Autism spectrum disorder (ASD) is a general term for a group of disorders characterized by problems with brain development. One of these disorders, autistic disorder, is marked by abnormal social skills, difficulties with verbal and non-verbal communication, and, in many cases, compulsive behaviors and repetitive rituals. Other less severe forms of this complex group of conditions include Asperger’s syndrome, pervasive developmental disorder and childhood disintegrative disorder.
Is the Number of Autism Cases Rising?
The number of children diagnosed with ASD has increased over the past two years. According to the Centers for Disease Control, the number of children with autism has risen 78% over the last 10 years. Today, 1 in every 110 children is diagnosed with an autism spectrum disorder! —-Even more disturbing, no one knows why!
Some experts believe this rise is due to an increased awareness of the disease and better diagnosis – but is that the full explanation? http://www.extrapounds.com/blog/generalhealthblo
According to data released by the ADDM network, a network sponsored by the CDC to track the number of children with autism spectrum disorders, the greatest increase in new autism cases was among Hispanic and black children, although white children have a higher incidence of autism overall.
When they tracked the number of cases in eight-years olds, the state with the lowest reported number of cases was Alabama, where 1 in 210 children was diagnosed with an ASD. The highest incidence was in Utah where 1 in 47 eight-year olds carried an autism diagnosis.
Why Are Autism Cases on the Rise?
Greater awareness and better diagnosis may explain some of the increases in autism, but there are concerns that something in the environment may also play a major role.
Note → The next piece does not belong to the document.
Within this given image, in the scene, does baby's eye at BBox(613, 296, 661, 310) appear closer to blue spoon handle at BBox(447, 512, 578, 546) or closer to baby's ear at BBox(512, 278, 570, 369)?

We live in a “sea of chemicals” and pollutants that we breathe, eat and apply to our skin. Could something in the environment that women are exposed to during pregnancy be responsible?
Exposure to certain chemicals or other toxins during fetal development can disrupt normal brain development and trigger autism, although exactly what chemicals might be involved haven’t been identified. Some possibilities include pesticides, heavy metals, car exhaust, and PCBs and phthalates in plastic products, although no link between these toxins and autism has been proven.
Interestingly, one study showed a higher incidence of autism among children living within a 10 to 20 mile radius of a toxic waste site.
Another area of focus has been on vaccines. At one time, a mercury compound called thimerosal was added to vaccines as a preservative.
In 1999, thimerosal was removed, or greatly reduced, in vaccines with no reduction in autism rates. Instead, the number of autistic cases have continued to rise. http://healthprograms2014.tumblr.com/post/70283113291/kyle-leon-scam-also-precipitate-asthma-attacks
The MMR vaccine, (the immunization vaccine against measles, mumps and rubella), was also scrutinized as a possible factor after a study showed a link. That has since been discredited after it was discovered that the researchers falsified the data!
Thus far, researchers haven’t been able to prove a link between autism and vaccines.
The Role of Genetics in Autism
It appears that autism has a genetic basis.
Siblings of kids with autism are 25 times more likely to be diagnosed with the disorder themselves, but there doesn’t seem to be a single gene to explain this.
Instead, an interaction between multiple genes and the environment [most likely] explains the heritability of autism.
Boys are five times more likely to be diagnosed with an autism spectrum disorder than girls.
Autism is a complex set of disorders, and research into its causes is still in its infancy.
Although there are still many questions yet to be answered, early diagnosis is important since it can improve a child’s prognosis.
Children with autism are usually normal at birth, but subtle abnormalities may appear during the first year of life. http://generalhealthprograms.tripod.com/
In the United States, kids are screened at 18 months and 24 months of age using screening tests, but parents may be able to pick up subtle signs earlier that a child is not developing normally.
Some signs of autism may be that the child is not responding to a smile, not gesturing, nor babbling by 12 months of age. Parents should always report these signs to a doctor.